STATED TASK: Reproduce the listing below verbatim, starting with the line that contains "Is standing spectator" and continuing through the final line of the listing, with both of those lines included.

DATASET EXTRACT:
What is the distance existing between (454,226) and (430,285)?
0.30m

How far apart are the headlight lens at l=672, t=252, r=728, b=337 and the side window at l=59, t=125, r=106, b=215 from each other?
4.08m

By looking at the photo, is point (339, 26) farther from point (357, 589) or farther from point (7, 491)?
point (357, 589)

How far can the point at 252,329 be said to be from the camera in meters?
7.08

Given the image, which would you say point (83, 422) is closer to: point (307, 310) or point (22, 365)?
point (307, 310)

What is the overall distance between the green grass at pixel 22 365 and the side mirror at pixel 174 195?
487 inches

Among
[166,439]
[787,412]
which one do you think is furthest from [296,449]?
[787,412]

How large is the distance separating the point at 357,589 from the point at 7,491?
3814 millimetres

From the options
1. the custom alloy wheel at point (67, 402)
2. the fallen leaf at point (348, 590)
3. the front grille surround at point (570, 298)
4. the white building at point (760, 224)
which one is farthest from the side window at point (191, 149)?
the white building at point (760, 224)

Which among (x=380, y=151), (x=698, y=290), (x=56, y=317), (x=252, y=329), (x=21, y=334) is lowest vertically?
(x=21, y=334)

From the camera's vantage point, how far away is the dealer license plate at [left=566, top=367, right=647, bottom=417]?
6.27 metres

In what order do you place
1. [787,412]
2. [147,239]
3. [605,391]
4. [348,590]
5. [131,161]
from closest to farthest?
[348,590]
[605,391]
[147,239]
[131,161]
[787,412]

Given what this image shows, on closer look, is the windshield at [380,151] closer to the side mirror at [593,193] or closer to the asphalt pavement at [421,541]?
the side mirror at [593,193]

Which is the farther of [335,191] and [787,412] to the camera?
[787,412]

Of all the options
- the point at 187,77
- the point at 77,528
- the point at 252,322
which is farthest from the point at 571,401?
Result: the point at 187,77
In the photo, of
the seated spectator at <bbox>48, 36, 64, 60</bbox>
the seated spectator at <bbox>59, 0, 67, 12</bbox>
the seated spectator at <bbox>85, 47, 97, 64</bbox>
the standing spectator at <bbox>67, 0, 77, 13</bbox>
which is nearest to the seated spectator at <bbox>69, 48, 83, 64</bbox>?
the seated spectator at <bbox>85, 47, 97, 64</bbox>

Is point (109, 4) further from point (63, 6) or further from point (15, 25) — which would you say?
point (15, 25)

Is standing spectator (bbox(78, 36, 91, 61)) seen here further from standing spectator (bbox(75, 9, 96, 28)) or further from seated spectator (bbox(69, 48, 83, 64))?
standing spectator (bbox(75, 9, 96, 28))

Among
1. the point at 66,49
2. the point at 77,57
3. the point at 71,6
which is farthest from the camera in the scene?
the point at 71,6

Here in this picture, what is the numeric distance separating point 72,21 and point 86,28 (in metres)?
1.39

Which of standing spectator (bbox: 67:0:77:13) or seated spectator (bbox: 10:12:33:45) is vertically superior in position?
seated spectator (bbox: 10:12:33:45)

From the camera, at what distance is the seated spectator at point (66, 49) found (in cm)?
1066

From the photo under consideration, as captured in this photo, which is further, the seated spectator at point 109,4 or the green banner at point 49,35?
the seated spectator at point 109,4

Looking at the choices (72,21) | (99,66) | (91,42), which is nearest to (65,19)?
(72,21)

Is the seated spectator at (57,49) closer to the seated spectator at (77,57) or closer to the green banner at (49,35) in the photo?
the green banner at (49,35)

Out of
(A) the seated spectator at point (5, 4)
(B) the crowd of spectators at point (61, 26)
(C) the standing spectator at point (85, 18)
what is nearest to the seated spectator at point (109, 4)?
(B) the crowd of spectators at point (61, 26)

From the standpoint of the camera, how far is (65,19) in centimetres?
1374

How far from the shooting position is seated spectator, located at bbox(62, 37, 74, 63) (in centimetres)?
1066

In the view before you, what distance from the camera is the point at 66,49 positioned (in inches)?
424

EXERCISE RESULT:
Is standing spectator (bbox(78, 36, 91, 61)) seen here further from standing spectator (bbox(75, 9, 96, 28)) or further from seated spectator (bbox(69, 48, 83, 64))?
standing spectator (bbox(75, 9, 96, 28))

Among
1. the point at 66,49
2. the point at 77,57
3. the point at 71,6
which is farthest from the camera in the scene?
the point at 71,6

Here in this picture, what is the numeric distance separating point 72,21 and point 86,28 (in metres)?
1.39

Which of standing spectator (bbox: 67:0:77:13) or seated spectator (bbox: 10:12:33:45) is vertically superior in position?
seated spectator (bbox: 10:12:33:45)

From the camera, at what distance is the seated spectator at point (66, 49) found (in cm)?
1066

From the photo under consideration, as captured in this photo, which is further, the seated spectator at point 109,4 or the green banner at point 49,35?
the seated spectator at point 109,4

Looking at the choices (72,21) | (99,66) | (91,42), which is nearest to (65,19)?
(72,21)

Is the seated spectator at (57,49) closer to the seated spectator at (77,57) or closer to the green banner at (49,35) in the photo?
the green banner at (49,35)

Out of
(A) the seated spectator at point (5, 4)
(B) the crowd of spectators at point (61, 26)
(C) the standing spectator at point (85, 18)
what is nearest to the seated spectator at point (109, 4)?
(B) the crowd of spectators at point (61, 26)

From the standpoint of the camera, how far is (65,19) in centimetres?
1374

How far from the shooting position is seated spectator, located at bbox(62, 37, 74, 63) (in centimetres)?
1066

In the view before you, what distance from the camera is the point at 66,49 positioned (in inches)?
424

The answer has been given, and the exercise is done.